Kahil hat das Erstarken der sogenannten Alternative für Deutschland beobachtet, seitdem er hier lebt. Deren Aufkommen habe sicher etwas mit den Flüchtlingen zu tun, mit den Ängsten der Menschen. Auch deswegen geht er so offensiv nach Außen, nimmt jede Gelegenheit eines Gespräches an, auch wenn ihm manchmal noch eine Vokabel fehlt.

Drei Briefe schon hat er an Bundeskanzlerin Angela Merkel geschrieben.

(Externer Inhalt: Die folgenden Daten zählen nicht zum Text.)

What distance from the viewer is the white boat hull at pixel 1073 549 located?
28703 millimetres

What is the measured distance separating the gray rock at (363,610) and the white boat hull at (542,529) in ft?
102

Es sind weder reine Dankesschreiben noch sind es Vorwürfe, die Bundesregierung mache zu wenig für eine Lösung des Krieges. Er hat dem ersten Brief seine Geschichte angehängt, und auch in den weiteren Angeboten, Angela Merkel zu erklären, was Flucht und Ankommen für einen Menschen bedeutet. Auch ein Treffen hat er Merkel angeboten, was ihr Büro mit dem Hinweis auf den Terminkalender abgelehnt hat. „Ich schreibe weiter“, sagt Kahil. Er lacht, aber es ist ihm Ernst. Er will den Menschen hier bis zur Bundeskanzlerin zeigen, dass er gute Gründe für seine Flucht hatte - und wie man die Zeit nach der Flucht gemeinsam gestaltet.